One work in particular - a bold and busy New York City scene featuring a hot dog vendor - reached Cummings. His interest in the piece was memorable.
"One young man approached a board member present during the tour, Bonnie Anderson, and asked her numerous questions as to the price of the painting, the subject matter, and how the artist, Daniel Vangeli of Lebanon, Pa., executed his work titled 'American Dream'," Crary Board Member Meredith McIntosh said on Tuesday.
The next day, teacher Marian Aranyos asked her students to write letters about the trip to the gallery.
"Your picture stood out from everyone's paintings there," Cummings wrote in part of his letter. "Your picture inspired me to be good in class."
Asked what it was about the painting that spoke to him, Cummings had a ready answer. His other grandmother lives in New York City and he feels a connection to the city. "It looked more real to me and it popped with all the colors," he said.
Anderson contacted Vangeli and told him about Cummings and his letter.
"Mr. Vangeli was immensely pleased," she said, and he said Cummings' letter "made my day" and "I'm going to do something special for that boy."
On Tuesday, the white team gathered for a small assembly in the cafeteria. They were not told what the assembly was about. But Cummings, one of the first to enter, quickly grew suspicious. His mother, Misty, and grandmother, Sarah, didn't hide quickly enough. "I wondered why I saw my mom and my grandma," he said.
Then Aranyos read his letter and he knew what it was about.
Next, McIntosh and Anderson carried a large package over to Cummings. Inside, he found a print of "American Dream", a copy of American Artist Watercolor Magazine with Vangeli's self-portrait on the front, and a personal letter.

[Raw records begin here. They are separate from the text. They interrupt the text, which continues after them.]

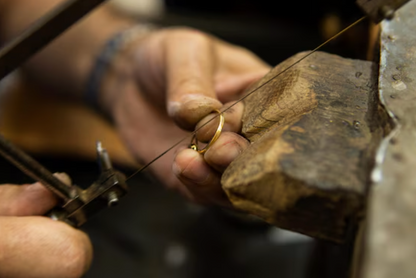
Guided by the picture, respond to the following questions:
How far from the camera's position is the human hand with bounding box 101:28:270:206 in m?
0.75

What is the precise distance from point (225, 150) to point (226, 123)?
9cm

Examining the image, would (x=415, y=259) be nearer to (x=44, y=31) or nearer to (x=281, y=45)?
(x=44, y=31)

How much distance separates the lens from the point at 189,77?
98cm

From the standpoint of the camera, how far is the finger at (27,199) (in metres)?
0.79

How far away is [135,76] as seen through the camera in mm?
1440

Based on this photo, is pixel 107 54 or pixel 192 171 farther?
pixel 107 54

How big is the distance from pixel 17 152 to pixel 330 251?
935mm

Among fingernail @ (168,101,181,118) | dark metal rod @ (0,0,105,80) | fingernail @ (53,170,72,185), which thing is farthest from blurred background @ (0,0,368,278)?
dark metal rod @ (0,0,105,80)

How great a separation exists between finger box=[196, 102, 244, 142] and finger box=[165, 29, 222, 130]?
3cm

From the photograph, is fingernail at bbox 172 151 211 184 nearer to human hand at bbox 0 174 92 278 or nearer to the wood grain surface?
the wood grain surface

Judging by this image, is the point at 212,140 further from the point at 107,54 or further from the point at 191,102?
the point at 107,54

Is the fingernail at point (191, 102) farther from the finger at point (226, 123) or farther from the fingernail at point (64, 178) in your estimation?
the fingernail at point (64, 178)

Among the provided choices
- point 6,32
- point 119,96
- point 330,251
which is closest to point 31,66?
point 6,32

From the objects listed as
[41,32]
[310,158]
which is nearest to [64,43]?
[41,32]
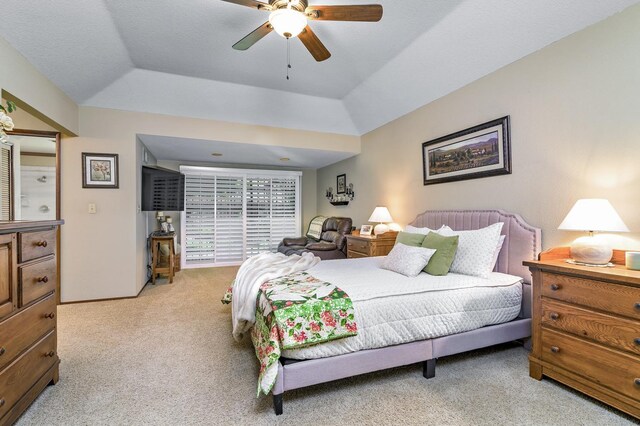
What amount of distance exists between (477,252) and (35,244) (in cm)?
319

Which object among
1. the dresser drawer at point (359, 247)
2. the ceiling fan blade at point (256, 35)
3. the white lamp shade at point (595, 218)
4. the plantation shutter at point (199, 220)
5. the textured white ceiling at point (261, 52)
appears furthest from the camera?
the plantation shutter at point (199, 220)

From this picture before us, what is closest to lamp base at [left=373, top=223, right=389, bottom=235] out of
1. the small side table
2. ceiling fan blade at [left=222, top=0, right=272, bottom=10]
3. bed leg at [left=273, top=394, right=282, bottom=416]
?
bed leg at [left=273, top=394, right=282, bottom=416]

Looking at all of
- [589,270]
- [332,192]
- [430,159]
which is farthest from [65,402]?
[332,192]

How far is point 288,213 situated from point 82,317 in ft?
14.4

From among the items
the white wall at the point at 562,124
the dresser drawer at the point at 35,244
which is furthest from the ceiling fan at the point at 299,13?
the dresser drawer at the point at 35,244

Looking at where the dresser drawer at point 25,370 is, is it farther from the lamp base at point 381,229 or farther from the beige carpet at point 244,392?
the lamp base at point 381,229

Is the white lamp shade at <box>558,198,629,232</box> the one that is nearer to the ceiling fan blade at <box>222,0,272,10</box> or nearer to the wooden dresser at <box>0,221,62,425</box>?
the ceiling fan blade at <box>222,0,272,10</box>

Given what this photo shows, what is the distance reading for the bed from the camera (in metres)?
1.72

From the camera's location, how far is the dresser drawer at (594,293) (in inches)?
62.7

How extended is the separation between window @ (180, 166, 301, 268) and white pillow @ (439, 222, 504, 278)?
4783mm

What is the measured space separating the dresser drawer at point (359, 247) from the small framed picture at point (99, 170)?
10.9 ft

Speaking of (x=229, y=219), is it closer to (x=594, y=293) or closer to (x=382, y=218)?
(x=382, y=218)

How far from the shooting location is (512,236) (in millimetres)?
2664

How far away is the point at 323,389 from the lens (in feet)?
6.27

"I received a very nice phone call from someone at the Crary Art Gallery telling me how much you enjoyed my painting "American Dream" while visiting the Pennsylvania Watercolor Society's 34th International Juried Exhibition," Vangeli wrote. "Though it's not for sale, I wanted to give you a reproduction for you to enjoy."
There was one other item, carefully bubble-wrapped, inside the package. "I've also included an original watercolor miniature I had painted and would like you to have it," Vangeli said. "I don't know the man in the painting, I just enjoy painting everyday people."
The original paintings in the show carried prices of hundreds to thousands of dollars. Cummings was told his Vangeli original was a valuable piece. While some students recommend he sell it, Cummings wasn't interested. "I'm never getting rid of that," he said.
The painting of the man in a wheelchair was connected to "American Dream."
"The photo I used to paint this picture was taken in New York City the same day I had taken the photo to paint 'American Dream'," he wrote.
"Thank you again so much for your interest in my painting," Vangeli wrote. "It means so much to me."
A few years ago, the artist wasn't confident of his abilities. A friend convinced him to submit an entry to the Crary's 2010 exhibition. That submission won first overall.
"I really started getting serious about my art when I was around your age," Vangeli wrote. "Whatever you enjoy doing, whether it be art, music, sports, etc., keep going and pursue it. I wish you the best of luck with your future endeavors."
"It's such an honor to be able to give something to a young potential artist and to have the connection between the Crary and the artist through Eli," Anderson said.
"I didn't know my letter would actually get to him," Cummings said. "I want to say thank you to him."
Cummings asked his mother if he could go to the Crary again right away.
There is no show at the gallery this week, but McIntosh and Anderson invited Cummings to the Friday, Dec. 6 opening of the Crary's next show - an Irish Smith Retrospective - which runs through Saturday, Dec. 21.